> _Task goal_: Extend the thread on making PostgreSQL's static regexp functions public, picking up after its final sentence.

> _Document segment_:

Thread: writing new regexp functions

writing new regexp functions

From
Jeremy Drake
Date:
I am wanting to write some new C functions which leverage postgresql's
existing regexp code in an extension module.  I notice that the functions
RE_compile_and_cache and RE_compile_and_execute in
src/backend/util/regexp.c contain the code necessary to connect the regexp
code in src/backend/regex with the postgresql string conversion, error
reporting, and memory management infrastructure, as well as providing
caching of regexes which would probably be a win to any regex function in
postgres.  It would seem that these functions would be useful to any
C function dealing with regexp matching in postgresql, but they are static
functions, so they cannot be used outside of
src/backend/utils/adt/regexp.c.  Since all of the core regexp functions
are in this file, this has been ok, but it is my opinion that these
functions should be made visible and added to a header file so that
extensions can make use of them, because any add-on functions that want to
use the regex code in postgres in some new way would need to basically
duplicate that same code in order to do so.

Is there some specific reason that these functions are static, or would it
be ok to make them non-static and add them to a header (say,
src/include/utils/regexp.h) so that extensions could use them as well?  I
could put together a patch for this if desired, or it seems simple enough
that someone could just do it...

-- 
I can't decide whether to commit suicide or go bowling.    -- Florence Henderson


Re: writing new regexp functions

From
Tom Lane
Date:
Jeremy Drake <pgsql@jdrake.com> writes:
> Is there some specific reason that these functions are static,

Yeah: not cluttering the global namespace.  I'm not excited about
exporting everything that anybody could possibly want access to;
that just makes it harder to maintain the code.  When you see a
static function, you know that you don't have to look further than
the current file to understand how it's used.  When you see a global
function, the difficulty of knowing how it's used is an order of
magnitude higher, maybe more.  What's more, if you want to change it
then you have to worry about the possible side-effects on unknown
non-core code that might be calling it.

Is there a reason for not putting your new code itself into regexp.c?

> _Data extract_:
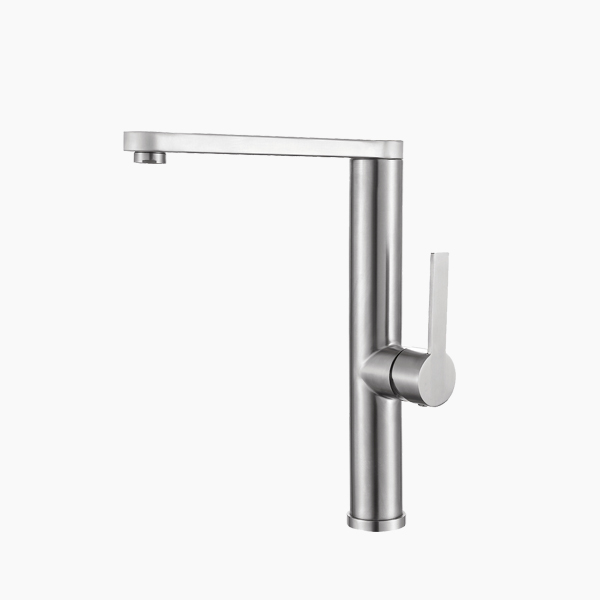 Stainless Steel Kitchen Faucet -CZK-181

> _Response area_:
        regards, tom lane


Re: writing new regexp functions

From
Jeremy Drake
Date:
On Thu, 1 Feb 2007, Tom Lane wrote:

> Jeremy Drake <pgsql@jdrake.com> writes:
> > Is there some specific reason that these functions are static,
>
> Yeah: not cluttering the global namespace.

> Is there a reason for not putting your new code itself into regexp.c?

Not really, I just figured it would be cleaner/easier to write it as an
extension.  I also figure that it is unlikely that every regexp function
that anyone could possibly want will be implemented in core in that one
file.  If anyone writes an extension like this, they would need to
duplicate a good amount of code in order to do so, that would make more
difficulty in maintaining the code if it should need to change.  It also
makes developing a new function a lot easier, no need to re-initdb to add
the function, no need to relink the postmaster and restart it every time
the function changes.

Anyway, the particular thing I was writing was a function like
substring(str FROM pattern) which instead of returning just the first
match group, would return an array of text containing all of the match
groups.  I exported the functions in my sandbox, and wrote a module with a
function that does this.

>
>             regards, tom lane
>
> ---------------------------(end of broadcast)---------------------------
> TIP 4: Have you searched our list archives?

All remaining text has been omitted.